REPUBLIKA.CO.ID, SURABAYA -- Jemaah Nahdlatul Ulama (NU) selama ini dikenal bersikap permisif terhadap rokok. Budaya merokok di kalangan warga nahdliyin seolah telah menjadi kultur yang mentradisi.
Bagi sebagian warga nahdliyin, kultur rokok tersebut menjadi keresahan tersendiri, terutama di kalangan kaum ibu. Sekretaris Umum Fatayat NU Anggia Ermarini punya pendapat soal isu tersebut.

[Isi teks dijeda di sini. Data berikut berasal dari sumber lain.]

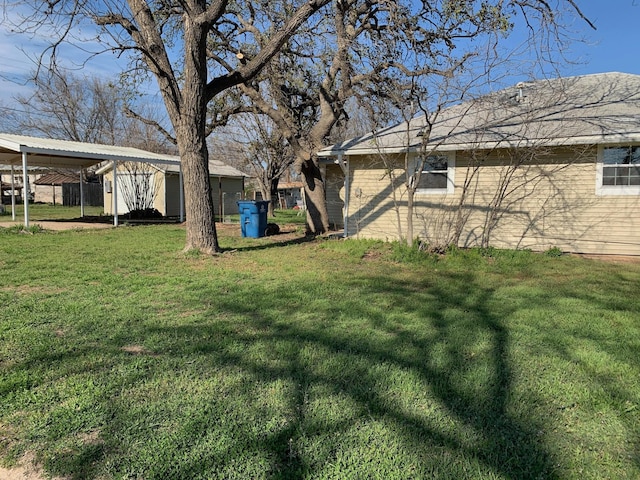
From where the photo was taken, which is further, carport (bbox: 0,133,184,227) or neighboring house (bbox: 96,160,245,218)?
neighboring house (bbox: 96,160,245,218)

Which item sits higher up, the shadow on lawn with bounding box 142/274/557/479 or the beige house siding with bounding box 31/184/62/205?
the beige house siding with bounding box 31/184/62/205

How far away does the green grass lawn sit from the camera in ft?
7.25

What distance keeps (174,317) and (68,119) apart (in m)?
37.4

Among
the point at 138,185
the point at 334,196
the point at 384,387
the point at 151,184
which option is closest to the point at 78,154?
the point at 151,184

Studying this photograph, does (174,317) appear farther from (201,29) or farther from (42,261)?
(201,29)

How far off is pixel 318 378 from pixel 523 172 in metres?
8.09

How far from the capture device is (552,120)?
9.02m

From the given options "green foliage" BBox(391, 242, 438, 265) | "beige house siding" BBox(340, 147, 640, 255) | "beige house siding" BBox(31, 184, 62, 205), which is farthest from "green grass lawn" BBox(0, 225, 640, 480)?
"beige house siding" BBox(31, 184, 62, 205)

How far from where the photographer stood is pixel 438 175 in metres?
10.0

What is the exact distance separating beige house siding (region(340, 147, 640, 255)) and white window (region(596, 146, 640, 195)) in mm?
118

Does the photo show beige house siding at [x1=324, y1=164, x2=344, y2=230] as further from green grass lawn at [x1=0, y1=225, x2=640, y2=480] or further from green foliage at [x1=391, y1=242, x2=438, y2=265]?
green grass lawn at [x1=0, y1=225, x2=640, y2=480]

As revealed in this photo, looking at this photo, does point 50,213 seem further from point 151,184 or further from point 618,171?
point 618,171

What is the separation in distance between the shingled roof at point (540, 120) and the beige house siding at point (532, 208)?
0.52 metres

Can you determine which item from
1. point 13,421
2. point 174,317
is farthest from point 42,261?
point 13,421
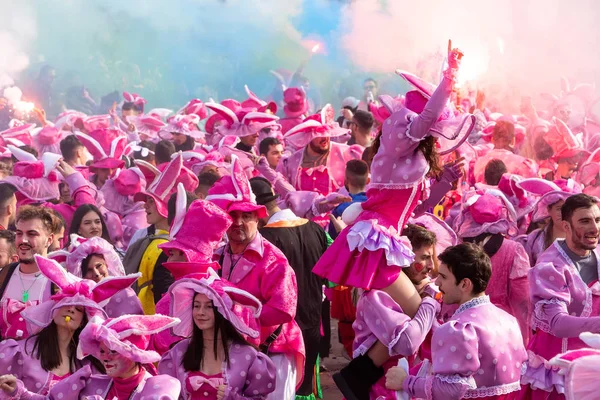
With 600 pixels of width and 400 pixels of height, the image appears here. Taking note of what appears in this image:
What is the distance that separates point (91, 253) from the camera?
574cm

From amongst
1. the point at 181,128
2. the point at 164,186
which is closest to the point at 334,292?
the point at 164,186

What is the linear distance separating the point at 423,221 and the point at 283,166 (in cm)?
290

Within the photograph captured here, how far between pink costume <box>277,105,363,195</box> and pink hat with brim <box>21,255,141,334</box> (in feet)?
13.4

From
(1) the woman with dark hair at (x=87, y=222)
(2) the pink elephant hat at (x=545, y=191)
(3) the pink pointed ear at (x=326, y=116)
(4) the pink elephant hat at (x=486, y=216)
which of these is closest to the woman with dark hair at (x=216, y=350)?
(4) the pink elephant hat at (x=486, y=216)

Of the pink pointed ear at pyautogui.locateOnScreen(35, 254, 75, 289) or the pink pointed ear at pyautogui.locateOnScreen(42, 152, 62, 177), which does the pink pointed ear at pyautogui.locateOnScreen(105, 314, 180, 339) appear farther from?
the pink pointed ear at pyautogui.locateOnScreen(42, 152, 62, 177)

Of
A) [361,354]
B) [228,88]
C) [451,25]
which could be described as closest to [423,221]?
[361,354]

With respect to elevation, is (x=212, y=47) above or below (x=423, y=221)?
below

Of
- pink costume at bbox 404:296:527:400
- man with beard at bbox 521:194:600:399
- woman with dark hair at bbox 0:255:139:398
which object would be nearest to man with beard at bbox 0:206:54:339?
woman with dark hair at bbox 0:255:139:398

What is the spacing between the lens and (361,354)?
459 centimetres

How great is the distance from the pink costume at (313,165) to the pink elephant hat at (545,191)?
250cm

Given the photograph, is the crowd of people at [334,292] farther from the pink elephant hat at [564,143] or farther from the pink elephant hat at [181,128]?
the pink elephant hat at [181,128]

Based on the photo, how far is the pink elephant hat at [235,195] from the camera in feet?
17.3

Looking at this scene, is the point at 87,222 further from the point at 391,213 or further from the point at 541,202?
the point at 541,202

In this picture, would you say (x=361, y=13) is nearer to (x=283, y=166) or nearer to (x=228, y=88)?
(x=228, y=88)
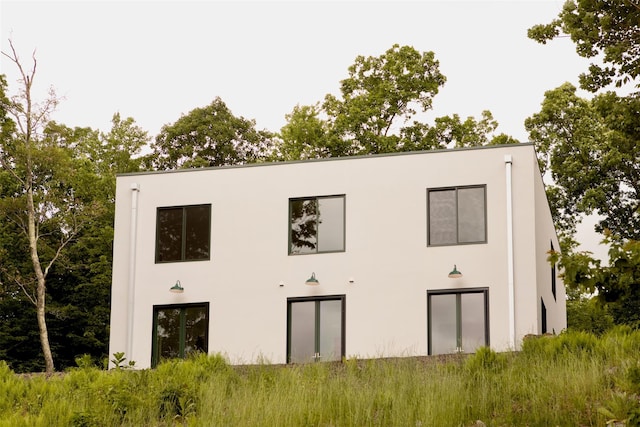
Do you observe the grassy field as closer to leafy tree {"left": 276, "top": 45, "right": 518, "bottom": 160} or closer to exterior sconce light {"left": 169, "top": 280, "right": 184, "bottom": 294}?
exterior sconce light {"left": 169, "top": 280, "right": 184, "bottom": 294}

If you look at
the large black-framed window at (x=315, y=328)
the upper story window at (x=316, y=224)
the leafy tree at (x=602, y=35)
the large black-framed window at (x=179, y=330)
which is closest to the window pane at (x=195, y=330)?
the large black-framed window at (x=179, y=330)

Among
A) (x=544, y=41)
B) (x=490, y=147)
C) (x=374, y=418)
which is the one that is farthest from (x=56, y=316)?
(x=374, y=418)

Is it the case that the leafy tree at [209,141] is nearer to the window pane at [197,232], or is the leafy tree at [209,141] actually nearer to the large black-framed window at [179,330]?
the window pane at [197,232]

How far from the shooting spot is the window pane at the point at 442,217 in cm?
2247

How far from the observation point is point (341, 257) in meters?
23.0

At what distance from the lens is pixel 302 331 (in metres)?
22.6

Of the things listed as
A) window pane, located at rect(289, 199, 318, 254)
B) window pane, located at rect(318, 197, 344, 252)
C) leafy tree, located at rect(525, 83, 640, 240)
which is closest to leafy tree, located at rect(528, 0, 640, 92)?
window pane, located at rect(318, 197, 344, 252)

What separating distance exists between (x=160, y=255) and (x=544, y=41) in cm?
1005

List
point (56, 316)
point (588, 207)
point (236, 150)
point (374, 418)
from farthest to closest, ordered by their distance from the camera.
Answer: point (236, 150) < point (588, 207) < point (56, 316) < point (374, 418)

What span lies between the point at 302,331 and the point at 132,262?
454 cm

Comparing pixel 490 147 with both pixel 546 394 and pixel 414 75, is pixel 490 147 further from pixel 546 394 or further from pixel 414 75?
pixel 414 75

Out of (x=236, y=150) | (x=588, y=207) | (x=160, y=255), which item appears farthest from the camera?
(x=236, y=150)

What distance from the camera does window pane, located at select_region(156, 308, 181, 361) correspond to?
2316 centimetres

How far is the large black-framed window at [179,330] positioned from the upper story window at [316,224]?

Meskipun mengaku berposisi kritis terhadap rokok, Anggia tidak ingin masuk pada perdebatan hukum halal/haram merokok. Sebagai pribadi, menurut Anggia, selama ini ia mendorong upaya pembatasan rokok. Itu dilakukan baik di lingkungan sekitar dirinya mupun melalui masukan terhadap regulasi pemerintah.
"Pembatasan itu penting. Karena di situ ada hak orang untuk menghirup udara bersih," ujar Anggia, berbicara kepada wartawan di sela Kongres ke-15 Fatayat NU di Surabaya, Senin (21/9).

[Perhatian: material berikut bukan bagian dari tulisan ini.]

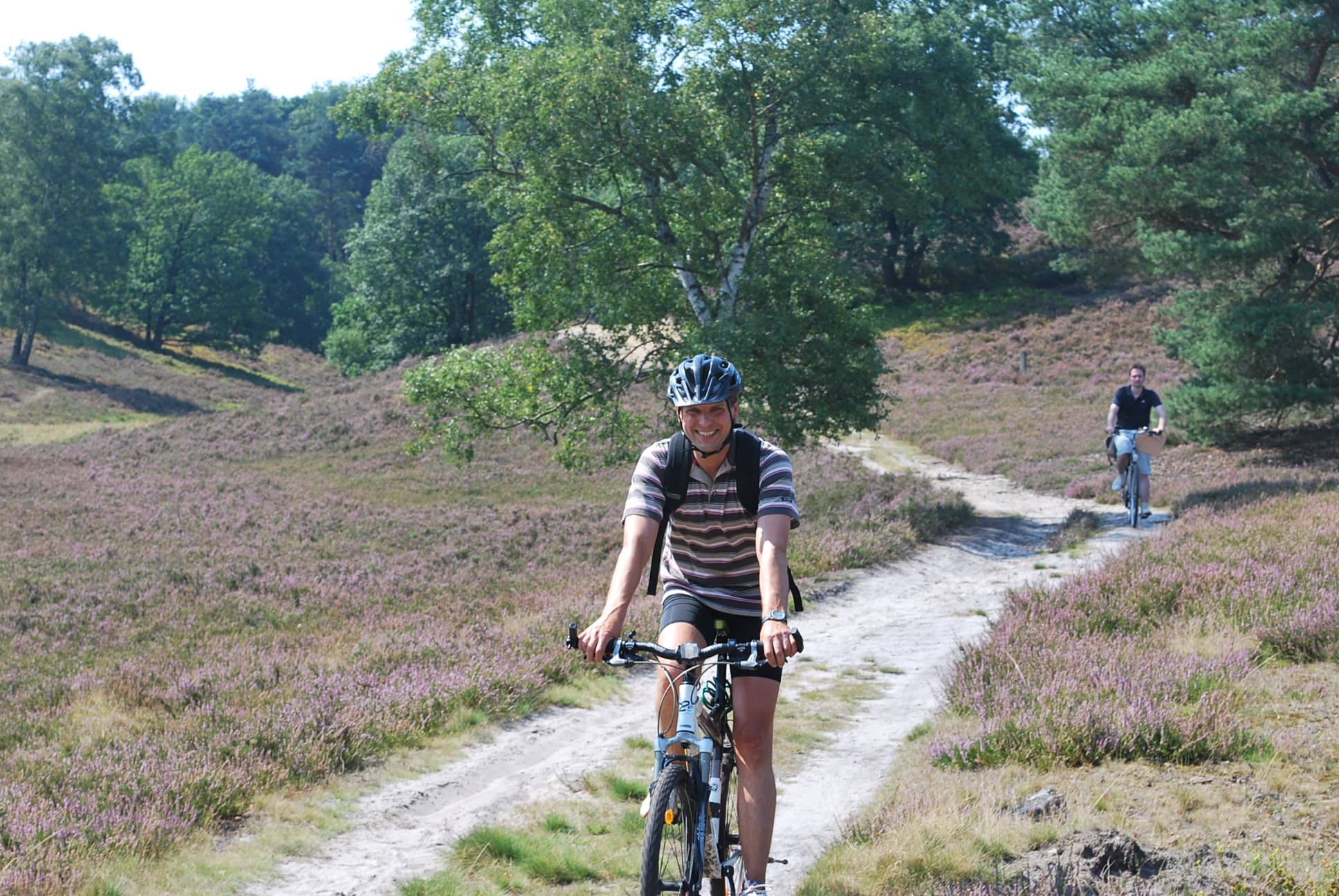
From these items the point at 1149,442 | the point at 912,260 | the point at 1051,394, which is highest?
the point at 912,260

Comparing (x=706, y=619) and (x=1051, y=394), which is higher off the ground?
(x=706, y=619)

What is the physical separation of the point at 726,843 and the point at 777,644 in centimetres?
106

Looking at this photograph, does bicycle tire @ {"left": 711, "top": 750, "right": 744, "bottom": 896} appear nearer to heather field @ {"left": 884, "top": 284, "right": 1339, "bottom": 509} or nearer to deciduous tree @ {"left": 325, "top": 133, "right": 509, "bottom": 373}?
heather field @ {"left": 884, "top": 284, "right": 1339, "bottom": 509}

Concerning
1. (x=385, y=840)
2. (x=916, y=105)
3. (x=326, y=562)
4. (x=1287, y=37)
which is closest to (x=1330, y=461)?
(x=1287, y=37)

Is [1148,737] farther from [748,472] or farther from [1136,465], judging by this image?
[1136,465]

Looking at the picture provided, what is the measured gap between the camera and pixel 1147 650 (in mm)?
Result: 8234

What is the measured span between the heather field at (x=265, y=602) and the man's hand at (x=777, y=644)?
3758mm

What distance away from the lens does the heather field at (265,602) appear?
23.6ft

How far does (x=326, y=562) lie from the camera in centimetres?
1742

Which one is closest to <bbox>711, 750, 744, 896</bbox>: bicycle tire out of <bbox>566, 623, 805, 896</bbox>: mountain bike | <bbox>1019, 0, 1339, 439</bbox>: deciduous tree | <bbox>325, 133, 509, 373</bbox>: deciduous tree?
<bbox>566, 623, 805, 896</bbox>: mountain bike

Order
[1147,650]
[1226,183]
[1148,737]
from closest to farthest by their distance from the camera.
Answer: [1148,737], [1147,650], [1226,183]

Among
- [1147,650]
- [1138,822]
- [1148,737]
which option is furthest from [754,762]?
[1147,650]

Ia mencontohkan, di rumahnya, meskipun sang suami seorang perokok, keluarga mereka punya batasan soal aktivitas merokok.
"Suami saya tidak boleh merokok di dalam rumah, karena ada anak-anak di sana," kata pengajar Jurusan Imu Kesehatan Masyarakat UI tersebut.
Secara kelembagaan, Anggia menyampaikan, Fatayat NU memiliki program Perilaku Hidup Bersih dan Sehat atau PHBS.

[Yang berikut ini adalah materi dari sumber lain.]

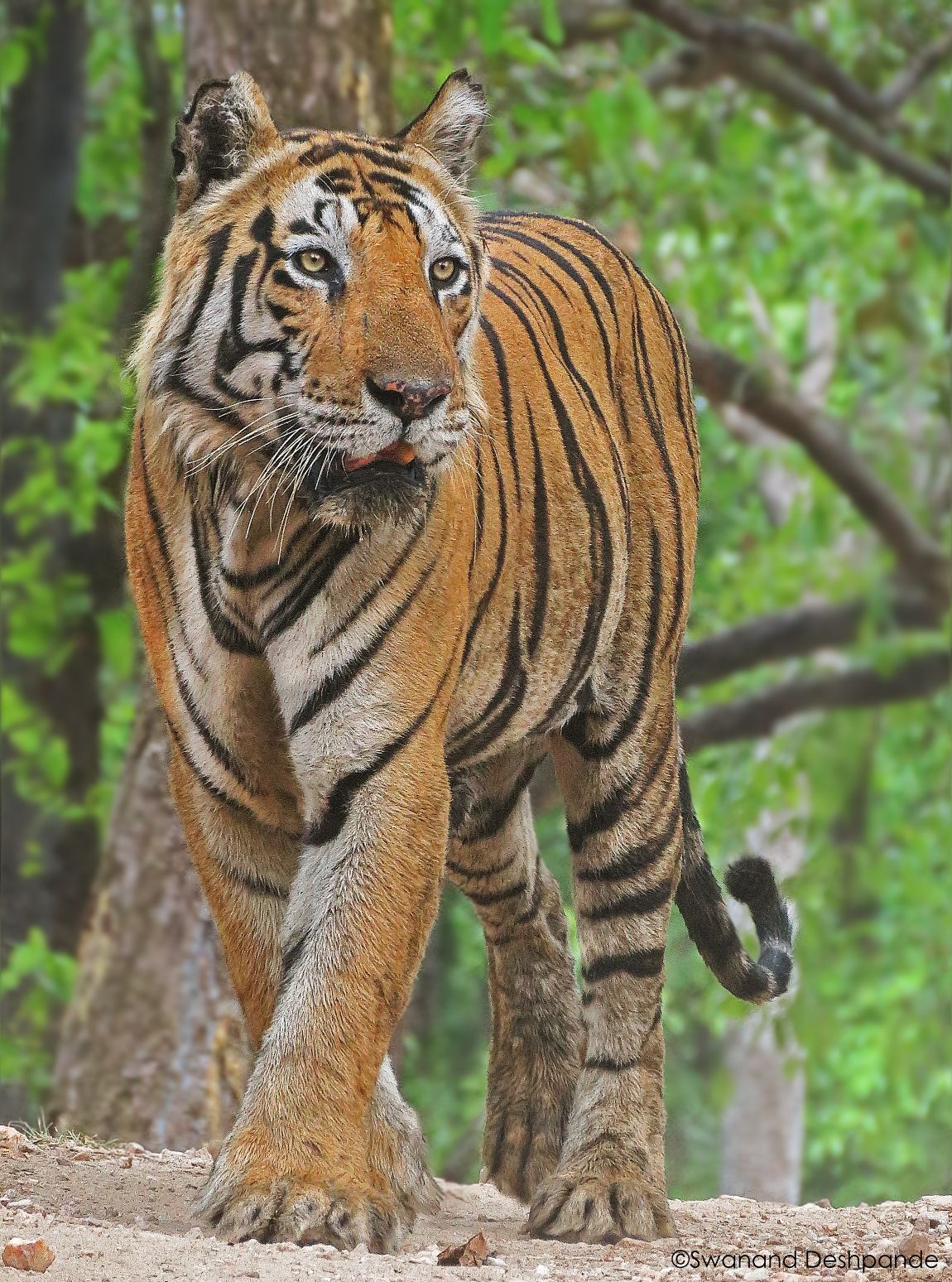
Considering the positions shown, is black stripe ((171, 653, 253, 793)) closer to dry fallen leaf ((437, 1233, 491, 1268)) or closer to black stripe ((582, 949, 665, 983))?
dry fallen leaf ((437, 1233, 491, 1268))

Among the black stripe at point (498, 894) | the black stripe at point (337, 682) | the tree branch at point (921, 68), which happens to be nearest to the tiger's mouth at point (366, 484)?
the black stripe at point (337, 682)

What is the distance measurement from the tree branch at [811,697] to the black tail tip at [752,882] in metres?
2.77

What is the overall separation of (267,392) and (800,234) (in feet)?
30.4

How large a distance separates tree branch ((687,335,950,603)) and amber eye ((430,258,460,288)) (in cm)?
476

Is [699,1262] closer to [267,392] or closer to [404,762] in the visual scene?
[404,762]

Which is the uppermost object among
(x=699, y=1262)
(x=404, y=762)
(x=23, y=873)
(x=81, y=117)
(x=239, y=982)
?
(x=81, y=117)

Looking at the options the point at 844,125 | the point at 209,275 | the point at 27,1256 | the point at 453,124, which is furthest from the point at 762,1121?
the point at 27,1256

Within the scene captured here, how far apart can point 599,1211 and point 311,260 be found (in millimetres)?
1887

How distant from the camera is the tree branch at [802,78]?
945 centimetres

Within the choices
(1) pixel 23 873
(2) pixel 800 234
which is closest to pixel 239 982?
(1) pixel 23 873

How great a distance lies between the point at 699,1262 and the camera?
11.1ft

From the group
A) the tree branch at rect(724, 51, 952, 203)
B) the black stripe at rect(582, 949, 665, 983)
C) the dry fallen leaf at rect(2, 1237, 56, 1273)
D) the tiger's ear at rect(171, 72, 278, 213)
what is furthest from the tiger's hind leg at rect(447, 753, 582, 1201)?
the tree branch at rect(724, 51, 952, 203)

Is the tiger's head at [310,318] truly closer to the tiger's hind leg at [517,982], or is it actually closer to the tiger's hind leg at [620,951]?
the tiger's hind leg at [620,951]

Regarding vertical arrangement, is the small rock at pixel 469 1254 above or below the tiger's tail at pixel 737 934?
below
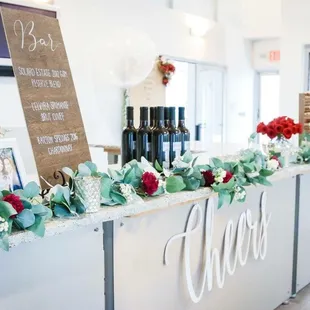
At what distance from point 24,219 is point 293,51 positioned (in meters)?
6.94

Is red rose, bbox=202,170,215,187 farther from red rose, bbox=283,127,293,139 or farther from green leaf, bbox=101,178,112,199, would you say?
red rose, bbox=283,127,293,139

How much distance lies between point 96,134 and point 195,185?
418cm

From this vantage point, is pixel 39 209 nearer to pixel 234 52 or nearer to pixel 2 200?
pixel 2 200

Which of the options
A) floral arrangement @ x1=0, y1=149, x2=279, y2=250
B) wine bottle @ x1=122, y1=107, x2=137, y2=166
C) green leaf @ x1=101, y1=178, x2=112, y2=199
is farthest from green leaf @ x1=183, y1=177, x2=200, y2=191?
green leaf @ x1=101, y1=178, x2=112, y2=199

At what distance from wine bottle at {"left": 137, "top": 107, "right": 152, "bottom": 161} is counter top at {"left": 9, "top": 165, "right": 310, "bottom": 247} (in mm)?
333

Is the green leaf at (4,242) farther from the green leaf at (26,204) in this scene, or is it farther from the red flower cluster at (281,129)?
the red flower cluster at (281,129)

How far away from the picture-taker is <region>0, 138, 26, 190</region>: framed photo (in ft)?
5.13

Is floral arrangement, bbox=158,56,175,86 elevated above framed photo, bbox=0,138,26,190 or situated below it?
above

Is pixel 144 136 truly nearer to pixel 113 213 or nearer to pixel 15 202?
pixel 113 213

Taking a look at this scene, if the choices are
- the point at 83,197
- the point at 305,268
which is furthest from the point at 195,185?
the point at 305,268

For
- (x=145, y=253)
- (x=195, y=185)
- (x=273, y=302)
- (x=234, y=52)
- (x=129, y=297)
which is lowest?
(x=273, y=302)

"Di dalamnya, salah satunya mengatur soal rokok. Di mana tempat orang merokok, mendorong orang tidak mengajak orang lain kalau mau merokok, dan lain-lain," kata Anggia.
Anggia setuju, mengampanyekan soal hidup sehat tanpa rokok di kalangan warga nahdliyin adalah perjuangan internal Fatayat NU. Menurut Anggia, perlu upaya bertahap untuk mengubah kultur tersebut.